Sir,

In the dozen-plus years I have been active in matters relating to Osama bin Laden and al-Qaeda, I have watched them go from a small Islamist organization to a worldwide insurgent movement, while bin Laden has established himself as the primary source of inspiration and leadership for tens of millions of Muslim Islamists. This process has been made possible by two things: (a) the skill, courage, patience, and ruthlessness of bin Laden and his ilk, and (b) the refusal of the U.S. government to understand the motivation of bin Laden and his allies.

Last week, Representative Paul did all Americans an immense service by simply pointing out the obvious: Our Islamist enemies do not give a damn about the way we vote, think, or live. Though any country they ruled would surely not look like ours, they are motivated by the belief that U.S. foreign policy is an attack on Islam, its lands, and its believers. This, of course, is not to say that America is to blame for the war it is now engaged in, but it is to say that it is foolish – and perhaps fatal – for Americans to believe that are we are being attacked for such ephemera as primary elections, R-rated movies, and gender equality. If our Islamist enemies were motivated by such things their numbers would be minuscule and they would be a sporadic lethal nuisance, not, as they are, the most serious national security threat we face today.

Of the eighteen presidential candidates now in the field from both parties, only Mr. Paul has had the courage to square with the average American voter. We are indeed hated and being warred against because we are “over there,” and not for what we are and how we live.
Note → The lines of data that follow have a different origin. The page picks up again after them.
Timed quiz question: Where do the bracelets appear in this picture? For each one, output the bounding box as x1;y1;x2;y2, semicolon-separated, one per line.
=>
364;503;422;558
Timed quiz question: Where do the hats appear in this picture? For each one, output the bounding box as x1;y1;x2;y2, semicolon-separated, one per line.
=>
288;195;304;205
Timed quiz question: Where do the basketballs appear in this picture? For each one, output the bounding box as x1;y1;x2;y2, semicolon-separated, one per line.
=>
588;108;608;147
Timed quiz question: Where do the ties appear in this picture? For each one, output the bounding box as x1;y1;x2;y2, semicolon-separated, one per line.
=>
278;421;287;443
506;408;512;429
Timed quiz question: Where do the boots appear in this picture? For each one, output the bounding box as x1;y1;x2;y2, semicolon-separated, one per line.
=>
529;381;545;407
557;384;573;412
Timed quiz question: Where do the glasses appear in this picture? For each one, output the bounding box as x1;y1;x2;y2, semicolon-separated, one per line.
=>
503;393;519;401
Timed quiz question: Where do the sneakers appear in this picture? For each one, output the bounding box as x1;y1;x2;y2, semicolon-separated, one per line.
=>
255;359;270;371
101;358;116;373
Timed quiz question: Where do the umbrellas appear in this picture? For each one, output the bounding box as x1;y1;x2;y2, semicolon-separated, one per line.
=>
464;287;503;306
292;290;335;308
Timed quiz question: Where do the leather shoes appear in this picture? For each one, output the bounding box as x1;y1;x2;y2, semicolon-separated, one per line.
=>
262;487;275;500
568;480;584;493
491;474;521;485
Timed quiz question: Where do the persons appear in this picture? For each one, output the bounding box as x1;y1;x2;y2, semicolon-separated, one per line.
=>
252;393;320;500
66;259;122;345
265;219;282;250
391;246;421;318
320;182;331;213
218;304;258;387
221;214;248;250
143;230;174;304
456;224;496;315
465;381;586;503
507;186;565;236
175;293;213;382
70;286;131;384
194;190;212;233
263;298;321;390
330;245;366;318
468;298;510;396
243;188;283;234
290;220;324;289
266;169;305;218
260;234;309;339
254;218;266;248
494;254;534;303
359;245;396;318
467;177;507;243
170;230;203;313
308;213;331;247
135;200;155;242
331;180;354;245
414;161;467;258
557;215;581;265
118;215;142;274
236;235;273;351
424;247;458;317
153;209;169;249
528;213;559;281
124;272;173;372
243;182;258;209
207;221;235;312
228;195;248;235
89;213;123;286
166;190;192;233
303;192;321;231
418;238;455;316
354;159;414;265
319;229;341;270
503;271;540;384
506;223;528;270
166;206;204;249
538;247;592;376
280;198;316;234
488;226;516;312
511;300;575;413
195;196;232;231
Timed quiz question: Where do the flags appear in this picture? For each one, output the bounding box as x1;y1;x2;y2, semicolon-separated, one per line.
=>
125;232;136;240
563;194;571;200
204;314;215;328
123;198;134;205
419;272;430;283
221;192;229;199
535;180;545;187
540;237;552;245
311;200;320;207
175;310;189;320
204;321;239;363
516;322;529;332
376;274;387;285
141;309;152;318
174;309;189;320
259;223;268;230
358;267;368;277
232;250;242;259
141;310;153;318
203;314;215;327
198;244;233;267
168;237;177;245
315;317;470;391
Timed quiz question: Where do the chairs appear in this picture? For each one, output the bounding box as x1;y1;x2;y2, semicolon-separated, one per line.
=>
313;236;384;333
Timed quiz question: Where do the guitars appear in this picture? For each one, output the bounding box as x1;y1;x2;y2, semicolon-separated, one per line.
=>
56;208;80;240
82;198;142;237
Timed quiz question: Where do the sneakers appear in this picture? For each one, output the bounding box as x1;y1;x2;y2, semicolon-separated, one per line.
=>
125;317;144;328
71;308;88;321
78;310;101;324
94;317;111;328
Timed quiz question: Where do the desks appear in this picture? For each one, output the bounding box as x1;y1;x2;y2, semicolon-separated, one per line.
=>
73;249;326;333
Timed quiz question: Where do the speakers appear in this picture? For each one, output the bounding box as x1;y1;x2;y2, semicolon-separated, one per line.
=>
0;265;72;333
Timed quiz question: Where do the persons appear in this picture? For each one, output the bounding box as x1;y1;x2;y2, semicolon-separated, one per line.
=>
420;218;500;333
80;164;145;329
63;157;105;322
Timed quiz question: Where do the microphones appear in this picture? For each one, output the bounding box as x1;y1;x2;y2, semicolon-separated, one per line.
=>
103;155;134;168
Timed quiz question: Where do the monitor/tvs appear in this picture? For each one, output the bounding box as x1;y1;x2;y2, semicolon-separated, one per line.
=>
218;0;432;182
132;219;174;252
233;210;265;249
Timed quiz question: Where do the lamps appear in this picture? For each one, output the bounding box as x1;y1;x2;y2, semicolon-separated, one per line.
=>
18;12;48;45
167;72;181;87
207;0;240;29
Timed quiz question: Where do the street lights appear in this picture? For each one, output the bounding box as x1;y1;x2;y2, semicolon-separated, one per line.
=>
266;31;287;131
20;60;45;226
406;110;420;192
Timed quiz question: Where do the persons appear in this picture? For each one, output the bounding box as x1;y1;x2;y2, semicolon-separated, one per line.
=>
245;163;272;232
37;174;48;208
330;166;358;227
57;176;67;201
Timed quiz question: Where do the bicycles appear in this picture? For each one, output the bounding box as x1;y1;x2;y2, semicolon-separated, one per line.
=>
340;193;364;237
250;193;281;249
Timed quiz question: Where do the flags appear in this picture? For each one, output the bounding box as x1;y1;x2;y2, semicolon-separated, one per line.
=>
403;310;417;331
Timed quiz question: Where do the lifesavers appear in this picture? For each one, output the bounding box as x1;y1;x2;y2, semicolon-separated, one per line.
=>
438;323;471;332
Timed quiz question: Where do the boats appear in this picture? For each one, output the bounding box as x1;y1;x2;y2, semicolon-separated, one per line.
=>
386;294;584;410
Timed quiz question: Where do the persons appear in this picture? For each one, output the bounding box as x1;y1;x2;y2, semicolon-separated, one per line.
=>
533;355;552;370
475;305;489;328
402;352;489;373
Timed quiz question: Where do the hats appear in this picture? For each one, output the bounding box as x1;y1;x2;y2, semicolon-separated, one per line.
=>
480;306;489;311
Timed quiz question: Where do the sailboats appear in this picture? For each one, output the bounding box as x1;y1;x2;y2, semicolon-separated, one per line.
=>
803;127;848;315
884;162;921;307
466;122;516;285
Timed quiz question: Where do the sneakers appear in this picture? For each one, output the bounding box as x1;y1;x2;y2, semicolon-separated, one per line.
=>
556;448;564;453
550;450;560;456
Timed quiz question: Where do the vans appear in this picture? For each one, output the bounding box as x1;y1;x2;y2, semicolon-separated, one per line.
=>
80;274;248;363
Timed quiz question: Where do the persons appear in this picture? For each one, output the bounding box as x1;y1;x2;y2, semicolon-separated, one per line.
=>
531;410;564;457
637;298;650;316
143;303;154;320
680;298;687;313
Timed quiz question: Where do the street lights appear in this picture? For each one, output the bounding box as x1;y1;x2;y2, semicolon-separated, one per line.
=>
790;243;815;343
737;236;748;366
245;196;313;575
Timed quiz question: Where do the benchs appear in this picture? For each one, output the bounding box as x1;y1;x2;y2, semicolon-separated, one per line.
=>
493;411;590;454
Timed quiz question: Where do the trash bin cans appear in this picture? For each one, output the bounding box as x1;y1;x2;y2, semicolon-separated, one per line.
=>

Our failure to recognize the truth spoken by Mr. Paul – and spelled out for us in hundreds of pages of statements by Osama bin Laden since 1996 – is leading America toward military and economic disaster.

At day’s end, Mr. Paul has at least temporarily shaken the pillars of the bipartisan consensus on U.S. foreign policy. Neither party, and none of the candidates, want to discuss the Islamists’ motivation because they would have to deal with energy policy, support for Israel, and the 50-year record of U.S. support and protection for Arab tyrannies. These holy cows of U.S. politics have long been off limits to debate, but Mr. Paul has now accurately identified them as the source of motivation for our Islamist enemies, and implicitly has said that the obsessive interventionism of both parties has inspired al-Qaeda and its allies to kill 7,000-plus U.S. civilians and military personnel since 11 September 2001. The war we are engaged in with the Islamists is a long way from over, but it need end in America’s defeat only if Mr. Paul’s frank statements are ignored.

And no matter how you view Mr. Paul’s words, you can safely take one thing to the bank. The person most shaken by Mr. Paul’s frankness was Osama bin Laden, who knows that the current status quo in U.S. foreign policy toward the Islamic world is al-Qaeda’s one indispensable ally, and the only glue that provides cohesion between and among the diverse and often fractious Islamist groups that follow its banner.